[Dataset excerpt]
•••••

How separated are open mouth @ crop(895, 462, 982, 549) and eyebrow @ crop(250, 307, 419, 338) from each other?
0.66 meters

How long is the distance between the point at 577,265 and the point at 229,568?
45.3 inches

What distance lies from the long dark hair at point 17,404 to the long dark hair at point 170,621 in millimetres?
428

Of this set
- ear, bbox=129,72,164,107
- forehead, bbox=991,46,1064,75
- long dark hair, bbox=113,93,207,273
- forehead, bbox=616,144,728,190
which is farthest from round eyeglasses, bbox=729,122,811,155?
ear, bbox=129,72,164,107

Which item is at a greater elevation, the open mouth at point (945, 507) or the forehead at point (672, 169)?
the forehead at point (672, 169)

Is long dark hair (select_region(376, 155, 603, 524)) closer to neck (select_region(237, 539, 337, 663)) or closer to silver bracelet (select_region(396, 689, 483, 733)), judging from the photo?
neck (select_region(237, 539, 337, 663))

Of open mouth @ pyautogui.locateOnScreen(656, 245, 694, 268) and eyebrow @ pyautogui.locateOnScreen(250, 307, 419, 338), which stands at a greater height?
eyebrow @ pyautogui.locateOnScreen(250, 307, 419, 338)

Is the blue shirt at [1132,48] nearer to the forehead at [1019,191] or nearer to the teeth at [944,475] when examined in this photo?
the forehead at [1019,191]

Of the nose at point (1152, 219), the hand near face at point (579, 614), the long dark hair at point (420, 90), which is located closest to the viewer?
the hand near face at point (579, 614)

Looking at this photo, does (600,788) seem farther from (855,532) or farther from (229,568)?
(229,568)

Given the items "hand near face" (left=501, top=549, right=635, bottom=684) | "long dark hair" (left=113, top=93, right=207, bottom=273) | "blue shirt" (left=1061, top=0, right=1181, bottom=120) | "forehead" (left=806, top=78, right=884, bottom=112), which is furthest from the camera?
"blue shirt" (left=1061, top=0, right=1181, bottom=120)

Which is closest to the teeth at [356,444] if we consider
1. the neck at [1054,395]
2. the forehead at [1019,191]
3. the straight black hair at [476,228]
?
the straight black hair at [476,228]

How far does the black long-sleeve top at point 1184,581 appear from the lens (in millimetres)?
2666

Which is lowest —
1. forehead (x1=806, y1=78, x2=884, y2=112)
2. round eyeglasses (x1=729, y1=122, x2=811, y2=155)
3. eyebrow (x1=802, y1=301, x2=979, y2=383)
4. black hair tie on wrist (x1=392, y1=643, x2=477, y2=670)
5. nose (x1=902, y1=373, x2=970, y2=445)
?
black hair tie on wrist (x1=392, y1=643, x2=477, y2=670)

•••••

DIRECTIVE ::
Update the lines from the one containing "Which is closest" through the last line, inclusive, so that "forehead" reads "brow", leaving everything else unchanged.

OUTPUT OF THE TASK ::
Which is closest to the teeth at [356,444] if we consider
1. the neck at [1054,395]
2. the brow at [1019,191]
3. the straight black hair at [476,228]
?
the straight black hair at [476,228]

How far does the black long-sleeve top at point 1184,581 appear from the lens (in millimetres)?
2666

Which is lowest —
1. brow (x1=806, y1=78, x2=884, y2=112)
2. round eyeglasses (x1=729, y1=122, x2=811, y2=155)
3. eyebrow (x1=802, y1=301, x2=979, y2=383)
4. black hair tie on wrist (x1=392, y1=643, x2=477, y2=670)
5. nose (x1=902, y1=373, x2=970, y2=445)
?
black hair tie on wrist (x1=392, y1=643, x2=477, y2=670)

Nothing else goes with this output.